--- Exercise prompt ---
Repeat the lines of the listing below exactly, starting at the line that contains "Is light grey" and running through the last line, both included, and only those.

(Items from a data source)
⟨

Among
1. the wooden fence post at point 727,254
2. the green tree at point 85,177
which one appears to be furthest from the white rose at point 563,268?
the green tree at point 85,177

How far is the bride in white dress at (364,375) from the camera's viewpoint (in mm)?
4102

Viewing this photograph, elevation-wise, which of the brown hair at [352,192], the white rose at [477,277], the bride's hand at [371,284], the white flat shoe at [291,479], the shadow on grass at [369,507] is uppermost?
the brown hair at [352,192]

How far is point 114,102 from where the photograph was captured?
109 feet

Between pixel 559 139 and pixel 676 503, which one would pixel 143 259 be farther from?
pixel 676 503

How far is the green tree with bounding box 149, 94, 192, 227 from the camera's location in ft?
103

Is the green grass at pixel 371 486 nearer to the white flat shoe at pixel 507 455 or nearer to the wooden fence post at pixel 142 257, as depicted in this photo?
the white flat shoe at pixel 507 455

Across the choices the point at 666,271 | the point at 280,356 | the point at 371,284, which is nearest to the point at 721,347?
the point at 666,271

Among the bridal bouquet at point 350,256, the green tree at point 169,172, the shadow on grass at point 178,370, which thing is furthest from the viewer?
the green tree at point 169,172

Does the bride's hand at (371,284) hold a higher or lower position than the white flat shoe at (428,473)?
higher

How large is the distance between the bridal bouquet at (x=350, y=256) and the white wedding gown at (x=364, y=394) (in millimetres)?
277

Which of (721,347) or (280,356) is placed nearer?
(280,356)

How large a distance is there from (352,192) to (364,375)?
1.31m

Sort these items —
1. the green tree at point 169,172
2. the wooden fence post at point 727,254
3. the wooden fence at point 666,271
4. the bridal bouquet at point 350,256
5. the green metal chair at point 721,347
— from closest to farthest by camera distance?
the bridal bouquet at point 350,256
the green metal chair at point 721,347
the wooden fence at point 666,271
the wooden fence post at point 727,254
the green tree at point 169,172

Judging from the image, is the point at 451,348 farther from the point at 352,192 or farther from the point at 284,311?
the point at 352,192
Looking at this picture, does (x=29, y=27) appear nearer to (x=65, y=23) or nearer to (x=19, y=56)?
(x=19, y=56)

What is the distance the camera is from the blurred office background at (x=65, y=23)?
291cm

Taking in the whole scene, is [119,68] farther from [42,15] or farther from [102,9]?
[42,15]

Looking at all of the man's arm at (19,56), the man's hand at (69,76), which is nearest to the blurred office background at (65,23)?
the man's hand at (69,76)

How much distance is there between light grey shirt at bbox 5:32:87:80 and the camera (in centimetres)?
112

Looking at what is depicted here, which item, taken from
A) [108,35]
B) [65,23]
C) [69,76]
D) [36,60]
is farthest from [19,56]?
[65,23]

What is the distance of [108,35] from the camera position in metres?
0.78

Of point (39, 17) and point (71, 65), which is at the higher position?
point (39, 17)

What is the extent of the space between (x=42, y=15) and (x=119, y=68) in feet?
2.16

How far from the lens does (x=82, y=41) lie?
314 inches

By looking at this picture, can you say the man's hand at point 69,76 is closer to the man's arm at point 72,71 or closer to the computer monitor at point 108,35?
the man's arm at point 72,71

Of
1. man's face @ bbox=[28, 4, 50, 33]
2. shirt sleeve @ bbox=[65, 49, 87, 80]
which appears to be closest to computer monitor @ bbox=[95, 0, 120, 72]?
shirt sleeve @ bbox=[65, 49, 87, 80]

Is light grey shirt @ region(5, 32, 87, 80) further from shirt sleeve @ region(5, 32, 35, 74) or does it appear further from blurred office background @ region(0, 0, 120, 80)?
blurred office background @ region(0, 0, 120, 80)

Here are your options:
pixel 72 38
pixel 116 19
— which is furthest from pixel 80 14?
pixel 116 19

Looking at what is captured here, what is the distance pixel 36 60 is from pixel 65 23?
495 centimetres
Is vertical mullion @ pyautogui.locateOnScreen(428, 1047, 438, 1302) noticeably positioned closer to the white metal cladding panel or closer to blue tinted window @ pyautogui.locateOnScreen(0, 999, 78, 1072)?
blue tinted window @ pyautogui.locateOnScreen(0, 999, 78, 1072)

⟩

--- Response to this task ---
Is light grey shirt @ region(5, 32, 87, 80) further from shirt sleeve @ region(5, 32, 35, 74) or does it appear further from blurred office background @ region(0, 0, 120, 80)?
blurred office background @ region(0, 0, 120, 80)

Here are your options:
pixel 72 38
pixel 116 19
— which is furthest from pixel 80 14?
pixel 116 19

Looking at what is captured here, what is the distance pixel 36 60 is from pixel 65 23?
495 centimetres
Is vertical mullion @ pyautogui.locateOnScreen(428, 1047, 438, 1302) noticeably positioned closer to the white metal cladding panel or closer to blue tinted window @ pyautogui.locateOnScreen(0, 999, 78, 1072)?
blue tinted window @ pyautogui.locateOnScreen(0, 999, 78, 1072)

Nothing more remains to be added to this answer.